> **ENTRIES PROVIDED**

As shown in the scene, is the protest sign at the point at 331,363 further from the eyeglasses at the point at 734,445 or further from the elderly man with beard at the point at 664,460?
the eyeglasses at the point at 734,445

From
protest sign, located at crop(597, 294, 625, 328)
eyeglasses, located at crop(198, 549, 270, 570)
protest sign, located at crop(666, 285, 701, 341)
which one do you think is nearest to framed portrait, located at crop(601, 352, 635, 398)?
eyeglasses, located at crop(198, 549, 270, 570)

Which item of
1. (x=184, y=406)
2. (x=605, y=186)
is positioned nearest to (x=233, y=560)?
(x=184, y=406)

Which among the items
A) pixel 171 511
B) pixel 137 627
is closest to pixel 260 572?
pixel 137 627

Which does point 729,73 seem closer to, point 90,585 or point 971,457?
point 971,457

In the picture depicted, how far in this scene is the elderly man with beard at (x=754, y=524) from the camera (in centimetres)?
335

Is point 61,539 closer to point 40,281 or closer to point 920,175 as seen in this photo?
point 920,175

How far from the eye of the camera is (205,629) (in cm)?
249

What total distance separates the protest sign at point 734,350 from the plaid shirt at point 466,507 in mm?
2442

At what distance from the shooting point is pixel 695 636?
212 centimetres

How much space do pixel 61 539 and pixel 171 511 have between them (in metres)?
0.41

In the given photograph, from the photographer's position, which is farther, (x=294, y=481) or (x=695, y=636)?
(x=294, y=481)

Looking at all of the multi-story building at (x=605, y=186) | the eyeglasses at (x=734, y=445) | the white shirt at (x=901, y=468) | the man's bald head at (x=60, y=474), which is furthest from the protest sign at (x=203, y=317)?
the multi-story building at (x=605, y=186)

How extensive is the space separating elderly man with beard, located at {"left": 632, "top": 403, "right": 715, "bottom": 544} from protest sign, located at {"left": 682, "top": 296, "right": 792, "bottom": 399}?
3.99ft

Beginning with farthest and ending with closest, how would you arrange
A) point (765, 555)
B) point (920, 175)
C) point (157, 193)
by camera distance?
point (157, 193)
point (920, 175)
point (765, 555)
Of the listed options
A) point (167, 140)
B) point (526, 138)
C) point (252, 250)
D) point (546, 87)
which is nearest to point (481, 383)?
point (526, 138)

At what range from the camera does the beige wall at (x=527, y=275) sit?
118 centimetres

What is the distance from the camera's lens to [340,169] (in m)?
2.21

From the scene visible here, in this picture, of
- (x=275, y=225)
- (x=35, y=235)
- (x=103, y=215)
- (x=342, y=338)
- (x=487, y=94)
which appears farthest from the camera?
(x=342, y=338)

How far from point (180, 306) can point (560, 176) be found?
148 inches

> **WHAT THE EXERCISE ASKS**
Your task is to transcribe the material exactly.

> **OUTPUT FOR THIS TASK**
As shown in the scene, is the protest sign at the point at 331,363 further from the eyeglasses at the point at 734,445 or further from the elderly man with beard at the point at 664,460?
the eyeglasses at the point at 734,445

From
protest sign, located at crop(597, 294, 625, 328)
eyeglasses, located at crop(198, 549, 270, 570)
protest sign, located at crop(666, 285, 701, 341)
which one do you think is nearest to framed portrait, located at crop(601, 352, 635, 398)?
eyeglasses, located at crop(198, 549, 270, 570)

Which item of
1. (x=184, y=406)
2. (x=605, y=186)
is positioned nearest to (x=233, y=560)?
(x=184, y=406)

Which among the items
A) pixel 171 511
B) pixel 137 627
is closest to pixel 260 572?
pixel 137 627

Which does point 729,73 seem closer to, point 90,585 or point 971,457?
point 971,457

In the picture depicted, how far in this scene is the elderly man with beard at (x=754, y=524) from the camera (in centimetres)?
335

Is point 61,539 closer to point 40,281 or closer to point 920,175 as seen in this photo?
point 920,175

How far from the eye of the camera is (205,629) (in cm)?
249

What total distance separates the protest sign at point 734,350 from the plaid shirt at point 466,507 in mm?
2442

At what distance from the shooting point is pixel 695 636?
212 centimetres

How much space do pixel 61 539 and pixel 171 511 have between them (in metres)?
0.41

In the given photograph, from the photographer's position, which is farther, (x=294, y=481) or (x=695, y=636)?
(x=294, y=481)

Looking at all of the multi-story building at (x=605, y=186) | the eyeglasses at (x=734, y=445) | the white shirt at (x=901, y=468) | the man's bald head at (x=60, y=474), which is furthest from the protest sign at (x=203, y=317)?
the multi-story building at (x=605, y=186)

How extensive is the space separating elderly man with beard, located at {"left": 632, "top": 403, "right": 715, "bottom": 544} from protest sign, located at {"left": 682, "top": 296, "right": 792, "bottom": 399}?
3.99ft

Beginning with farthest and ending with closest, how would you arrange
A) point (765, 555)
B) point (920, 175)
C) point (157, 193)
by camera distance?
point (157, 193)
point (920, 175)
point (765, 555)
Of the listed options
A) point (167, 140)
B) point (526, 138)
C) point (252, 250)
D) point (546, 87)
which is nearest to point (481, 383)?
point (526, 138)

At what range from the camera does the beige wall at (x=527, y=275) sit?
118 centimetres

What is the distance from the camera's lens to [340,169] (in m)?
2.21

From the scene visible here, in this picture, of
- (x=275, y=225)
- (x=35, y=235)
- (x=103, y=215)
- (x=342, y=338)
- (x=487, y=94)
which appears farthest from the camera?
(x=342, y=338)

How far from point (180, 306) can point (560, 176) be found?
148 inches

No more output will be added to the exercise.